Quantification of ethylene
To measure the ethylene production, 5 naked seeds were placed in 10 ml flasks. Flasks were tightly closed with serum caps and placed under darkness at 10 °C or 20 °C. One ml gas sample was taken from each flask and injected into a gas chromatograph (Hewlett Packard 5890 series II) equipped with a flame ionisation detector and an activated alumina column for ethylene determination using ethylene gas as internal standard. Results are the means of five measurements ± SD and are expressed as nl ethylene h−1 per seed.
Total RNA extraction
Total RNA was extracted by an improved procedure according to Oñate-Sánchez, et al.45. Twenty isolated embryonic axes were ground to a fine powder in liquid nitrogen, and then transferred to a cooled 2 ml tube containing 550 µl of extraction buffer (0.4 M LiCl, 0.2 M Tris pH 8, 25 mM EDTA, 1% (v/v) SDS) and 550 µl of chloroform. Suspensions were vortexed for 2 min and centrifuged for 5 min at 13000 rpm. The supernatant was transferred to a new 2 ml tube and 500 µl of phenol were added. After using vortex thoroughly, 200 µl of chloroform/CIA 24:1 was added and extract was centrifuged for 5 min at 13000 rpm. One volume of 4 M LiCl was then added to the supernatant and mixed. After overnight precipitation at 4 °C and centrifugation for 45 min at 13000 rpm, the pellet was dissolved in 250 µl Milli-Q water and precipitated once again with 25 µl 2.5 M NaAc and 500 µl ethanol. After washing the pellet with 70% EtOH three times, RNA was resuspended in 100 µl Milli-Q water after air-dry.

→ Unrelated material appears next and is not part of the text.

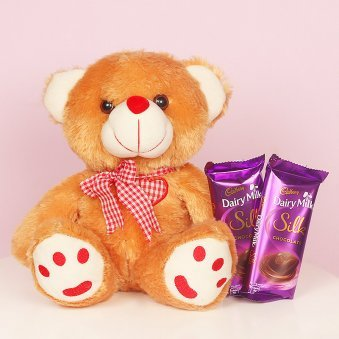 12 cute Teddy with sweet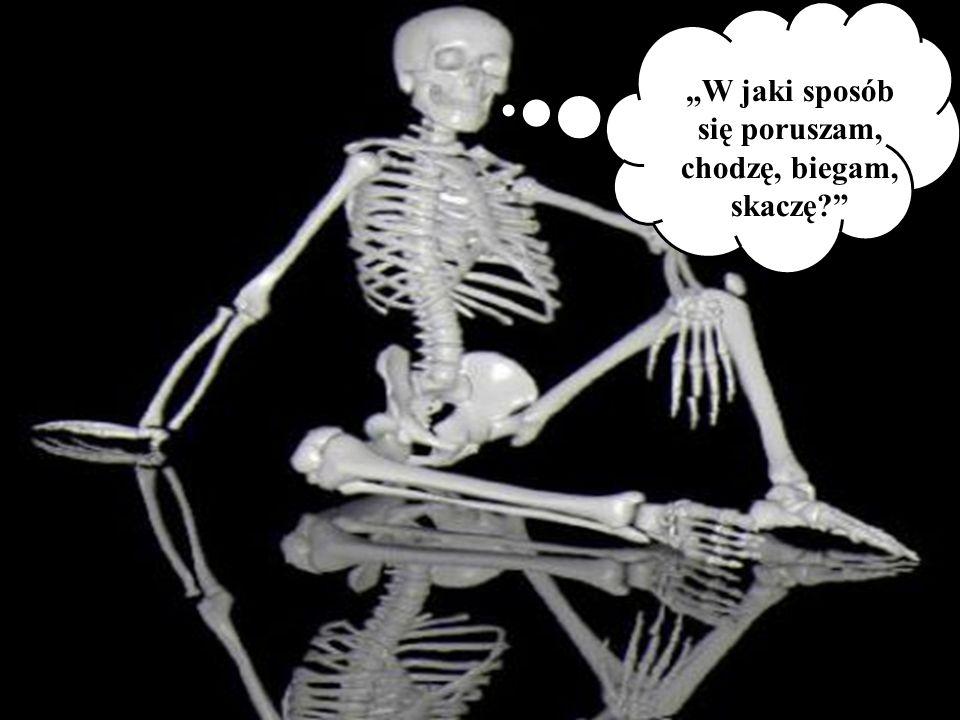 Kości nadgarstka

Design of primers and real-time qRT-PCR analysis
The oligonucleotide primer sets used for real-time qPCR analysis were designed on the basis of sunflower gene sequences (https://www.heliagene.org). All the genes used and the related heliagene accession number, amplified probe length and primer sequences are listed in S1 Table. ACO primers correspond to those used in Oracz, et al.46.
Two µg total RNA was reverse-transcribed and amplified, and the relative expression was calculated with three reference genes as described by Meimoun, et al.47. Gene expression analyses were performed on seeds from 3 different lots. The distance matrix expression analysis was performed by sorting points into neighbourhoods (SPIN) algorithm by Euclidian distance48. The PCA analysis was carried-out using Clustvis tool49.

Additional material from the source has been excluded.